The Guardian 15 June, 2005

Dingo bytes

The new chief executive of Telstra, Sol Trujillo, has been taken on as a hired gun to terminate jobs in the full privatisation of the telco. The sale of the remaining publicly-owned 51.8 per cent will bring an estimated $31 billion. Sounds like a lot, but in terms of the contribution a fully publicly-owned Telstra would deliver in services, and to the economy as a whole, it is a piddling amount. Trujillo certainly has the right credentials. He ran a now defunct CIA-backed company in the US called Graviton which was funded by the CIAís venture capital firm In-Q-Tel. He is backed by Telstra chairman, Donald McGauchie, one of the conspirators behind the 1998 attack on the Maritime Union. Trujillo will be paid $10 million a year to oversee the sell-off of Telstra. Expect he and McGauchie to be in the forefront of the Howard governmentís attack on the union movement.

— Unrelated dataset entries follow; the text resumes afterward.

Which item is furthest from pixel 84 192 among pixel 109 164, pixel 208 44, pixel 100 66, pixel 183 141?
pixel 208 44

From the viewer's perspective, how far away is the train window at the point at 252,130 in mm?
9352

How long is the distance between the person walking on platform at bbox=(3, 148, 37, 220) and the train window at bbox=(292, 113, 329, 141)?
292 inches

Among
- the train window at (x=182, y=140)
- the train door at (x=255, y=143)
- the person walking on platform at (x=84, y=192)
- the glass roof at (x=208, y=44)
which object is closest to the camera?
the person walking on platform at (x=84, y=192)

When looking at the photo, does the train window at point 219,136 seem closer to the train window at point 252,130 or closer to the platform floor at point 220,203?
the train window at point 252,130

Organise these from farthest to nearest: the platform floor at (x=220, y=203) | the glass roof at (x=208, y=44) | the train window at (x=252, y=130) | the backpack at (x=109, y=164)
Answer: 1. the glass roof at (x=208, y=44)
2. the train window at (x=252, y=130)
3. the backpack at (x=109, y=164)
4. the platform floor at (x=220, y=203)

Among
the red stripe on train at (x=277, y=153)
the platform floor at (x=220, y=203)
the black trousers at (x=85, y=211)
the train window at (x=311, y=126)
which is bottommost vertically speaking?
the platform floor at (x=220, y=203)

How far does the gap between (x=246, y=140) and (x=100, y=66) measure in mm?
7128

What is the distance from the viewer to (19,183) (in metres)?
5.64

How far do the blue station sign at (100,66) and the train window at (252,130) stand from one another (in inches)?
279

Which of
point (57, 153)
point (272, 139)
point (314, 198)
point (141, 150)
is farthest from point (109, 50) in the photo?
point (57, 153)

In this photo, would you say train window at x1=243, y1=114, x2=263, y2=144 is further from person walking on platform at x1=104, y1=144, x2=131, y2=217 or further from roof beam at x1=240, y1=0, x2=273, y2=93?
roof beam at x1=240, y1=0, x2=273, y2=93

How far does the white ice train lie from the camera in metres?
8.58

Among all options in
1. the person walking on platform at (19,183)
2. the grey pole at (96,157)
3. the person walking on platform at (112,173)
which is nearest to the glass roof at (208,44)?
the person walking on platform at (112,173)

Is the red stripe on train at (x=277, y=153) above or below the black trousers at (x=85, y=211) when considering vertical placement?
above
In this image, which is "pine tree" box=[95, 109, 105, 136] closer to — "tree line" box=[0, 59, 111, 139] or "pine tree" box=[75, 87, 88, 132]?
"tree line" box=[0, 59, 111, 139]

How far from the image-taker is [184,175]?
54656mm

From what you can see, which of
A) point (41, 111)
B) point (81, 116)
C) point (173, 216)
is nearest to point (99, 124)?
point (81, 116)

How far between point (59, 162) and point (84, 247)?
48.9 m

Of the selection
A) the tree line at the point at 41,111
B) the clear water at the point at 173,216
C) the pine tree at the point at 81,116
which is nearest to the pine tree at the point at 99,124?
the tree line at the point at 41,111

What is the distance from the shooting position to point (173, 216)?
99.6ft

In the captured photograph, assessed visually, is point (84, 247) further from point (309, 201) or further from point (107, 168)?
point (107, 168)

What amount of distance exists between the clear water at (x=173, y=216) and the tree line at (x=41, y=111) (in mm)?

Whose system is it #1? Charles Abbott, the former deputy chair of the failed HIH insurance company, on trial charged with nicking $180,000 from HIH and putting it in his own private company even though he knew HIH was about to go under, has been let off. The NSW magistrate hearing the case found there was nothing improper about the payment.

Whose system is it #2? It was reported last week that the NSW prison population has grown by 40 percent over the past decade. This has come about through harsher sentencing, a strategy of the Carr government, and accompanied by a drop in the use of community services orders by 35 per cent. The cost of keeping a prisoner is $173 per day, while the cost of administering a community services order is $9.56 per day.

Whose system is it #3? Perth-based mining company Anvil Mining has admitted that its vehicles were used by the Congolese military. Three Congolese citizens are suing the company which allowed the military to use the vehicles to mount an attack on a village. The two sons of one of the three complainants were killed in the attack. Another complainant was captured and tortured. Anvil management claims it had "no option" but to allow the military to use the vehicles. The mother of the two killed said eyewitnesses told her they were buried by Anvil mining vehicles driven by Anvil mine drivers.

CAPITALIST HOG OF THE WEEK: is the Minister for Immigration, Amanda Vanstone, who last week symbolically turned the first sod in the construction of a new extension of the Villawood immigration detention centre in Sydney. Vanstone described the new centre, which will have a play area, a hall and lawns but will keep the men, women and children there behind razorwire, as "utopian". They will also be able to hear a heavenly choir of native birds. "You can hear them chattering away now", the Minister told the gathered media, which didnít ask the obvious question: if itís so bloody marvellous, why doesnít Vanstone move in herself?